His characters are simple, iconic, smooth, primitive, positioned flawlessly between an evident lack of polish and a confident grasp of how the action-charged page should work. His stories boil the classic idea of the superhero down to the very basics: Stardust sees some villain named the Super Fiend of the Lost Planet (who looks like he just stepped out of a medieval etching of Hell) declaring that "Civilization must be destroyed!" The beast plants a 'thermal ray spore' on Mars, and sets the whole planet ablaze, annihilating its entire civilization. He then uses an 'anti-solar beam' to fling the planet into Earth, but Stardust stops it by using his amazing powers. Then he picks up the killer by his neck ("Come on, you fiend, and pay the penalty!"), and drags him by his ankle through outer space until they land on the now bone-heaped Mars, where Stardust beats the shit out of him and leaves him there among the remains of his victims, presumably to starve. It's violent, direct, even cruel, but utterly compelling in its lack of care for the alleged sensitivity of its child reading audience.

And then - the works I'd never heard of! Like the wholly inexplicable The Wiggle Much by Herbert Crowley, a newspaper strip that ran for a grand total of 13 installments in 1910, created by a man who came out of nowhere, did his work, then vanished into the mist. "The Wiggle Much is really just barely a comic" Nadel notes, and he's right - from what I can gather, it's trying to emulate the feel of a child playing with toys and figurines, from the immobile, statue-like characters sitting around with dialogue (sometimes in verse, sometimes not) printed below the panels, to the weird nonsense continuity the strip maintains. In one strip, the lead character Wiggles literally floats into a zoo unconscious, so the people there try to wake him up by splashing him with rose water. But then it's not enough to just wake him up, they have to teach him the ways of human experience again, so they make him laugh, then they make him cry, and then the strip ends with no resolution. It's not even a pleasant comic to read, so labored is its construction, but it's just the damnedest thing.

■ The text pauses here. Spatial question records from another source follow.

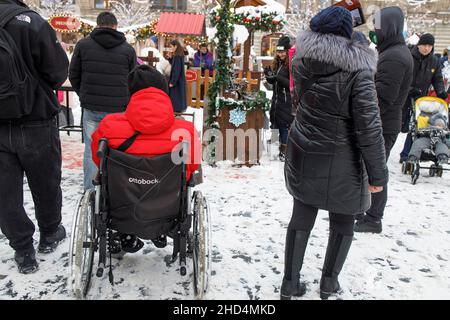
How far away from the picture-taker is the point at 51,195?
3.35 metres

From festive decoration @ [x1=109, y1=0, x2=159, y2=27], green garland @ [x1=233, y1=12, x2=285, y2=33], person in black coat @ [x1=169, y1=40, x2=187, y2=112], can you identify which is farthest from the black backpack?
festive decoration @ [x1=109, y1=0, x2=159, y2=27]

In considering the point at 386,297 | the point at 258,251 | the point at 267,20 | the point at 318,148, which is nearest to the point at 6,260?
the point at 258,251

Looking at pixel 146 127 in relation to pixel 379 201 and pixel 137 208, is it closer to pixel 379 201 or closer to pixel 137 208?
pixel 137 208

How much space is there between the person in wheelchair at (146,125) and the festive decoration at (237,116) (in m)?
3.44

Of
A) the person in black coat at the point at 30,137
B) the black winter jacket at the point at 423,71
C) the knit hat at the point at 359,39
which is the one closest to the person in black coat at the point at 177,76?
the black winter jacket at the point at 423,71

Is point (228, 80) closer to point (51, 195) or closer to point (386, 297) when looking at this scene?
point (51, 195)

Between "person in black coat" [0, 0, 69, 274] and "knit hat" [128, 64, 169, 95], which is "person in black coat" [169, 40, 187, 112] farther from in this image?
"knit hat" [128, 64, 169, 95]

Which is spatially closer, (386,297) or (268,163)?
(386,297)

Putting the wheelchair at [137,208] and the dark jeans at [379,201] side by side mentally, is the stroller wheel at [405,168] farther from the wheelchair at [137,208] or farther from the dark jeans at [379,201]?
the wheelchair at [137,208]

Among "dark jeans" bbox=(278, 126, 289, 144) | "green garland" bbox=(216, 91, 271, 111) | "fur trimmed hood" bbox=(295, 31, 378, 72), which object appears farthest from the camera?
"dark jeans" bbox=(278, 126, 289, 144)

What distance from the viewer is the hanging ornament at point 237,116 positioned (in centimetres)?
626

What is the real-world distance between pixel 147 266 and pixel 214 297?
665mm

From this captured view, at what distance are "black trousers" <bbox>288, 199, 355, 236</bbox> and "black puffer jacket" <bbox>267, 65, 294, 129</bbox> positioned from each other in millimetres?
3961

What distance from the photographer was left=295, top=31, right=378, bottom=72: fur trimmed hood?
95.3 inches
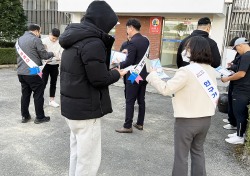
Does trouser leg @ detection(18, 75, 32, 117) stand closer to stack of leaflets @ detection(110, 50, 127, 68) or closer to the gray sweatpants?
Answer: stack of leaflets @ detection(110, 50, 127, 68)

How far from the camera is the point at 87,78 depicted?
2352mm

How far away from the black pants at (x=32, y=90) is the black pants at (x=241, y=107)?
11.4 ft

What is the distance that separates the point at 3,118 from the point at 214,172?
403cm

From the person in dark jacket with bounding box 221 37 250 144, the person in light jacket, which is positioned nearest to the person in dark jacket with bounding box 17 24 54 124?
the person in light jacket

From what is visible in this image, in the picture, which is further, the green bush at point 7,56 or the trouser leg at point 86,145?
the green bush at point 7,56

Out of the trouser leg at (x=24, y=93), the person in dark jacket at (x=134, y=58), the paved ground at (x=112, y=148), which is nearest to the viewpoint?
the paved ground at (x=112, y=148)

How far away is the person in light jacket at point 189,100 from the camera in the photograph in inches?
99.3

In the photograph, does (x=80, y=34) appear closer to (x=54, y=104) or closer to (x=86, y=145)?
(x=86, y=145)

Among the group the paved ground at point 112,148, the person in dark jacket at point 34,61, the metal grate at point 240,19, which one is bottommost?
the paved ground at point 112,148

And that's just another part of the appeal of this volume. There's so much more, like Stan Mac Govern's hysterically written, off-the-cuff Silly Milly, and Jefferson Machamer's corny jokes and slicing, nearly fetishistic lines in the aptly titled Gags and Gals, and Norman E. Jennett's dazzling Monkey Shines of Marseleen, a 1905-10 wonder that mixed the exactitude of Winsor McCay with a creepy gag format and tiny stylistic flourishes all the creator's own, like words of dialogue trailing across panels like wind tails, in long sentences. It's kind of like what you've seen before, but not really, upon second glance. This book indulges you that second glance, as books like it truly must, and that is why it is needed, and why you should seek it out.